Dans un établissement emblématique de la capitale burkinabè, Emmanuel Somda, habitué des soirées entre collègues, constate avec amertume l’évolution du marché de la bière. Autrefois simple formalité, le choix de sa boisson favorite, la Brakina, est devenu un véritable défi.

« Avant, une bière se trouvait sans difficulté, et son prix tournait autour de 600 à 650 francs CFA. Aujourd’hui, il n’est pas rare de payer jusqu’à 750 francs CFA pour un même produit.
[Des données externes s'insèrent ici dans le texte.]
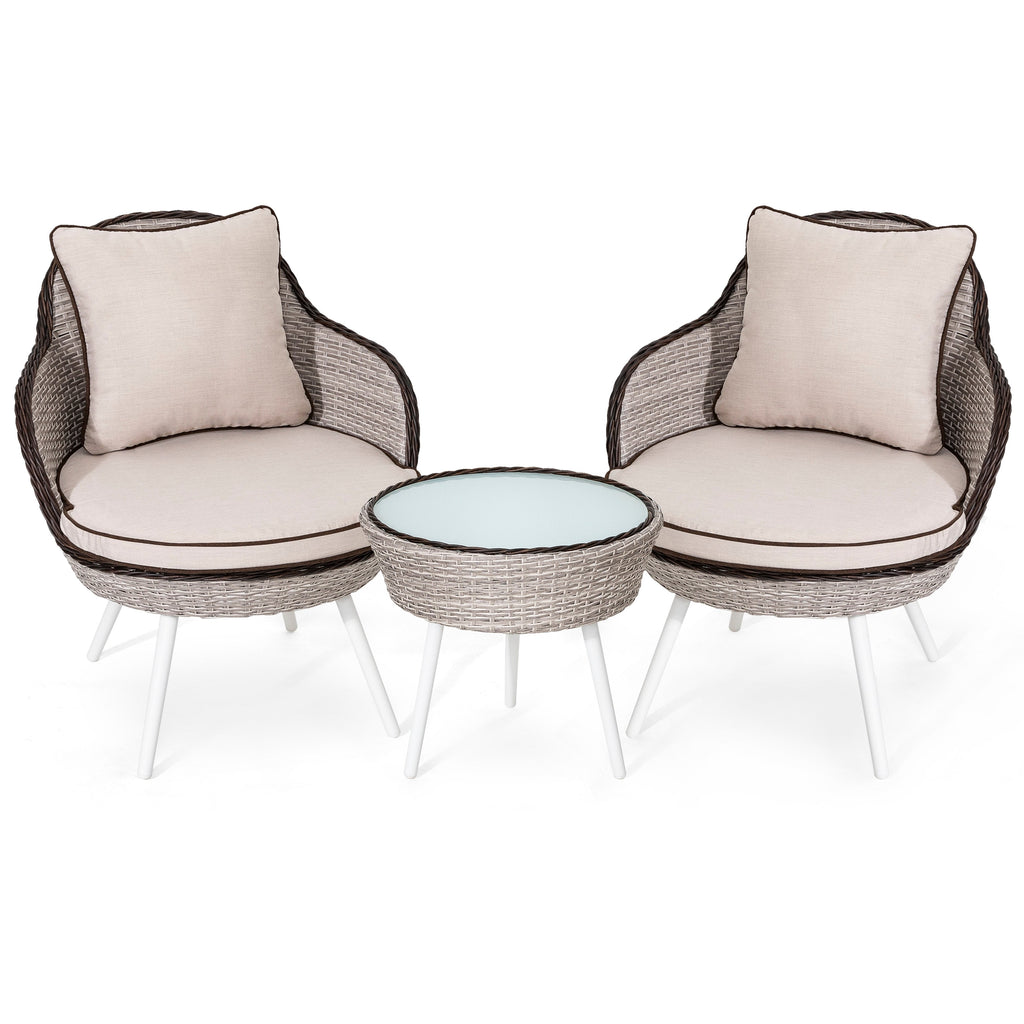 3-Piece Bistro Wicker Rattan Outdoor Sets With Cusions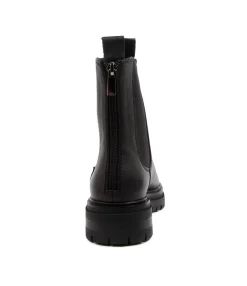 Cheap Apparent Black Leather Women Ankle Boots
Et parfois, même la Sobbra vient à manquer. » L’augmentation des tarifs s’ajoute aux difficultés économiques déjà endurées par les Burkinabè, entre flambée du coût de la vie et insécurité dans certaines régions du pays.

Des commerçants sous pression

Les tenanciers de maquis et de débits de boissons subissent de plein fouet cette crise. Leurs ventes chutent, leurs clients se plaignent, et certains établissements voient leur chiffre d’affaires fondre comme neige au soleil. Nathalie Zongo, gérante d’un débit de boissons, partage son désarroi :

« La Castel, que nous vendions 900 francs CFA, est désormais affichée à 1 000 francs. Quant à la Sobbra, son prix a grimpé de 600 à 750 francs CFA. Les clients râlent, certains repartent sans consommer. Le manque à gagner est réel pour nous, petits commerçants. »

Dans un pays où les maquis constituent un pilier de l’économie informelle, générant emplois et revenus pour des milliers de foyers, la baisse des ventes se traduit par des bénéfices en berne et une précarité accrue pour les acteurs du secteur.

Une logistique en crise

Les tensions ne se limitent pas aux consommateurs. Les distributeurs et les exploitants de maquis sont en première ligne face à une distribution défaillante. Les livraisons, autrefois généreuses, sont désormais insuffisantes pour répondre à la demande.

Un responsable de cave à bière de Ouagadougou confie, sous couvert d’anonymat : « Nous ne livrons plus qu’une ou deux caisses par établissement quotidiennement, alors qu’avant, certains recevaient jusqu’à quinze caisses. Les gérants reviennent chaque jour dans l’espoir d’obtenir davantage, mais les stocks sont tellement limités que les tensions montent. »

Cette inadéquation entre l’offre et la demande pousse mécaniquement les prix à la hausse, bien que les producteurs n’aient pas officiellement modifié leurs tarifs. Les consommateurs, eux, subissent les conséquences d’un système où la rareté dicte les règles.

Brakina dément toute réduction de production

Face aux interrogations grandissantes, le principal brasseur du Burkina Faso, Brakina, a pris la parole pour clarifier sa position. Dans un communiqué récent, l’entreprise a catégoriquement rejeté l’idée d’une baisse de sa production, attribuant les difficultés du marché à une demande exceptionnellement forte enregistrée depuis le début de l’année.

La société a également précisé n’avoir procédé à aucune augmentation officielle de ses tarifs de vente. Pourtant, sur le terrain, la réalité est sans équivoque : les rayons restent vides, et les prix pratiqués dans les points de vente explosent.

Plusieurs analystes soulignent que lorsque la demande dépasse les capacités de production et de distribution, les pénuries deviennent inévitables. Le phénomène est d’autant plus marqué lorsque un acteur majeur, comme Brakina, domine le marché et concentre une part significative de la consommation nationale.

Un répit encore lointain

Brakina a annoncé des investissements ambitieux pour accroître ses capacités de production. Toutefois, les effets de ces mesures ne seront visibles qu’à moyen terme, dans plusieurs années. En attendant, les Burkinabè devront composer avec des rayons irrégulièrement approvisionnés et des prix qui continuent de grimper.

Cette pénurie met en lumière les failles d’un système de production et de distribution incapable de suivre le rythme d’une demande en pleine expansion. Elle révèle aussi la vulnérabilité d’un secteur essentiel, qui emploie des milliers de travailleurs et soutient des familles entières.

Pour l’instant, à Ouagadougou, le simple fait de trouver sa bière favorite relève du luxe. Et tant que l’équilibre entre l’offre et la demande ne sera pas rétabli, la pression sur les prix risquera de s’accentuer, au détriment des consommateurs.